* _Objective_
Can you write what comes next in the astrostatistics student paper session listing, starting right after its last sentence?

* _Selected extract_
Astrostatistics Interest Group: Student Paper Award

David Stenning Chair
Simon Fraser University
 
Aarya Patil Organizer
Max Planck Institute for Astronomy
 
Sunday, Aug 3: 2:00 PM - 3:50 PM
0769 
Topic-Contributed Paper Session 
Music City Center 
Room: CC-202B 

Applied

Yes

Main Sponsor

Astrostatistics Interest Group

Co Sponsors

Section on Bayesian Statistical Science
SSC (Statistical Society of Canada)

Presentations

A data-driven approach to stellar flare detection

We present a hidden Markov model (HMM) for discovering stellar flares in light curve data of stars. HMMs provide a framework to model time series data that are non-stationary; they allow for systems to be in different states at different times and consider the probabilities that describe the switching dynamics between states. In the context of stellar flares discovery, we exploit the HMM framework by allowing the light curve of a star to be in one of three states at any given time step: Quiet, Firing, or Decaying. This three-state HMM formulation is designed to enable straightforward identification of stellar flares, their duration, and associated uncertainty. This is crucial for estimating the flare's energy, and is useful for studies of stellar flare energy distributions. We combine our HMM with a celerite model that accounts for quasi-periodic stellar oscillations. Through an injection recovery experiment, we demonstrate and evaluate the ability of our method to detect and characterize flares in stellar time series. We also show that the proposed HMM flags fainter and lower energy flares more easily than traditional sigma-clipping methods. Lastly, we visually demonstrate that simultaneously conducting detrending and flare detection can mitigate biased estimations arising in multi-stage modelling approaches. Thus, this method paves a new way to calculating stellar flare energy. We conclude with an example application to one star observed by TESS, showing how the HMM compares with sigma-clipping when using real data.

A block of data
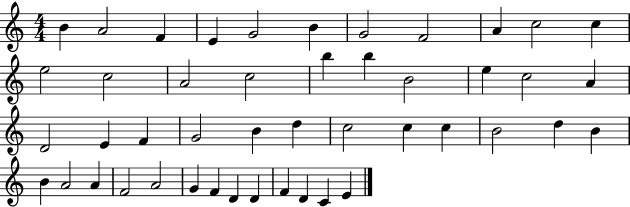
X:1
T:Untitled
M:4/4
L:1/4
K:C
B A2 F E G2 B G2 F2 A c2 c e2 c2 A2 c2 b b B2 e c2 A D2 E F G2 B d c2 c c B2 d B B A2 A F2 A2 G F D D F D C E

* _Written response_
Speaker

J. Arturo Esquivel F., University of Toronto

ChronoFlow: A Data-Driven Model for Gyrochronology

Stellar ages are critical to astronomy on a wide range of scales, but challenging to measure for low mass main sequence stars. One method that is promising for such stars is gyrochronology, which uses the evolution of their rotation rates, or "spindown". However, analytical gyrochronology models have historically struggled to capture the observed rotational dispersion in stellar populations. To properly understand this complexity, we have developed ChronoFlow: a flexible data-driven model built using a conditional normalizing flow. We show that it accurately captures observed rotational dispersion in open clusters, and we also apply ChronoFlow within a Bayesian inference framework to infer stellar ages. We recover cluster ages with a statistical uncertainty of 0.06 dex (≈ 15%), and individual stellar ages with a statistical uncertainty of 0.7 dex. Additionally, we conducted robust systematic tests to analyze the impact of extinction models, cluster membership, and calibration ages on ChronoFlow's performance. Our results show that ChronoFlow can estimate the ages of coeval stellar populations to the precision of the best literature models, and that it performs better for clusters of ages ~50-200 Myr than existing data-driven models. ChronoFlow is publicly available at https://github.com/philvanlane/chronoflow. 

Speaker

Phil Van-Lane, University of Toronto

Discovery of Two Ultra-Diffuse Galaxies with Unusually Bright Globular Cluster Luminosity Functions via a Mark-Dependently Thinned Point Process (MATHPOP)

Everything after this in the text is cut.